EXERCISES:
[A] Read the forage heterosis text below and decide whether each statement agrees with it. For each one, answer yes or no and quote the words from the text that settle it.
(i) Most forage crop cultivars are synthetic populations.
(ii) When two populations are crossed, all of the progeny come from interpopulation crosses.
(iii) The article appeared in volume 39 of Crop science.
[B] Answer these questions using the forage heterosis text below.
(i) What organization in Madison, WI, is given as the publisher?
(ii) What example of a transgenic selectable marker does the text name?
(iii) Which three aspects of these crops limit the making of conventional single- or double-cross hybrids?

TEXT PROVIDED:
Capturing heterosis in forage crop cultivar development

• Published in: Crop science Vol. 39; no. 4; pp. 943 - 954
• Main Author: Brummer, E.C
• Format: Journal Article
• Language: English
• Published: Madison, WI Crop Science Society of America 01.07.1999; American Society of Agronomy
• Subjects: Agricultural production; agronomic traits; Agronomy. Soil science and plant productions; Biological and medical sciences; Crops; crossing; Cultivars; flowers; forage; Forage crops; Fundamental and applied biological sciences. Psychology; Genetic aspects; genetic improvement; genetic markers; Genetics; Genetics and breeding of economic plants; genotype; Heterosis; Heterosis. Floral biology applications: apomixy, male sterility, incompatibility, varia; Hybridization, Vegetable; hybrids; inbreeding depression; literature reviews; Plant breeding; Plant breeding: fundamental aspects and methodology; polyploidy; population; progeny; selection criteria; yields; United States; Agronomic character; Genetic marker; Genetic improvement; Density dependence; Cultivated plant; Fodder crop; Review; Yield component; Heterosis; Cultivar
• ISSN: 0011-183X; 1435-0653
• DOI: 10.2135/cropsci1999.0011183X003900040001x

Despite the widespread use of hybrid cultivars in many crop species, most forage crop cultivars are synthetic populations that do not express maximum heterosis for important agronomic traits such as yield. Several aspects of these crops, including severe inbreeding depression, perfect flowers, and polyploidy, limit the ability to produce conventional single- or double-cross hybrids, but the viable alternative of developing semihybrid populations has been relatively unexplored. Both theoretical and empirical evidence support the notion that hybrids, developed by crossing divergent populations, can outyield the better performing parental population. A method to produce semihybrids is discussed, necessitating the development and maintenance of heterotic groups within a species. Progeny formed by crossing populations are semihybrids because in a cross of two populations, 1/2 of the progeny result from interpopulation crosses and 1/2 from intrapopulation crosses. Expected genotype proportions are presented for several scenarios to show the feasibility of using semithybrids to capture partial heterotic gains. Development of pure hybrids is more problematic but could be realized by using transgenic selectable markers, such as herbicide resistances, to rogue nonhybrid plants in production fields. Molecular markers may aid in the development of the heterotic groups and in choosing parents to be crossed. Potential heterotic groups in several forage species are suggested. By requiring attention to germplasm resources, this method will also be useful for broadening and improving the genetic bases of most cultivated forage crops.

GIVEN RECORDS:

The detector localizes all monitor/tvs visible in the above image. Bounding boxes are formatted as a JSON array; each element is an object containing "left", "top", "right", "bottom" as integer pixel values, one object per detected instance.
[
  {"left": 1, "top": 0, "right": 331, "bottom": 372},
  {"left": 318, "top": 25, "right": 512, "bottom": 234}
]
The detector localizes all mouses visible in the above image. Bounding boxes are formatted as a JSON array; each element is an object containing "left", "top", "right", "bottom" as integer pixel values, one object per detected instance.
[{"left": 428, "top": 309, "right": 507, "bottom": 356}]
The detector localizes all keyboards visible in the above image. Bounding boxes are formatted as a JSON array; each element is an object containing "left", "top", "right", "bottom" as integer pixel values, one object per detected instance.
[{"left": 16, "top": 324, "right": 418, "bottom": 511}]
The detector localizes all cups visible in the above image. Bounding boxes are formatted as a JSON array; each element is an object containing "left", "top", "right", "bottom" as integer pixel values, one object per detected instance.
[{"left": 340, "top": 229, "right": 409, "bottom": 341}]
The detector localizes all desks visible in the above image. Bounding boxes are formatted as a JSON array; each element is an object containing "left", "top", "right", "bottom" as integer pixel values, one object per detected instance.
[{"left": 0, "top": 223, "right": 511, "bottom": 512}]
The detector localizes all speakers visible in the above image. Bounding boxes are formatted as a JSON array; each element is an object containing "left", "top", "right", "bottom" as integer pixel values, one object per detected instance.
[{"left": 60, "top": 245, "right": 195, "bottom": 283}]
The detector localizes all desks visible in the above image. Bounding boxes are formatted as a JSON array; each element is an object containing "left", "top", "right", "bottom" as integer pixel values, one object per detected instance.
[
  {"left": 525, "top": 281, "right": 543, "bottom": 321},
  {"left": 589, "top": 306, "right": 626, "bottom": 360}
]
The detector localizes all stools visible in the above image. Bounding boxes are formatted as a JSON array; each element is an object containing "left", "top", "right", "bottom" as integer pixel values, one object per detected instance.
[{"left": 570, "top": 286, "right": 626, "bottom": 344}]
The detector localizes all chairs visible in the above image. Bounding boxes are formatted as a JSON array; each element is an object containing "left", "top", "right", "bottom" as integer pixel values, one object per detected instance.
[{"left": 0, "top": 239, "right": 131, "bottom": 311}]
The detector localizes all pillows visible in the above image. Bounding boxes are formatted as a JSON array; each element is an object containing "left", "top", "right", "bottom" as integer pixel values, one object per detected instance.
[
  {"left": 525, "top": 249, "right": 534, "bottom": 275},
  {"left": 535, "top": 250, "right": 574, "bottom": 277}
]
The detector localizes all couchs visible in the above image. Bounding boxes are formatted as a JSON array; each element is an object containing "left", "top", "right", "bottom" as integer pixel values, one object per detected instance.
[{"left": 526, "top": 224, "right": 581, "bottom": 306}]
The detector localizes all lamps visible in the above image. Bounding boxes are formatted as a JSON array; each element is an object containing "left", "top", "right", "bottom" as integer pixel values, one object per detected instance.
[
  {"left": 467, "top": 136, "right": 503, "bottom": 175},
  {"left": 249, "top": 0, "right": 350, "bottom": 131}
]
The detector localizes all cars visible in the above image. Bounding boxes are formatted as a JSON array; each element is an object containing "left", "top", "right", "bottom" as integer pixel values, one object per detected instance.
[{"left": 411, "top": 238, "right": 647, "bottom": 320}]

SOLVED PROBLEMS:
[A]
(i) Yes: "most forage crop cultivars are synthetic populations"
(ii) No: "1/2 of the progeny result from interpopulation crosses and 1/2 from intrapopulation crosses"
(iii) Yes: "Crop science Vol. 39"

[B]
(i) Crop Science Society of America
(ii) Herbicide resistances
(iii) Severe inbreeding depression, perfect flowers, and polyploidy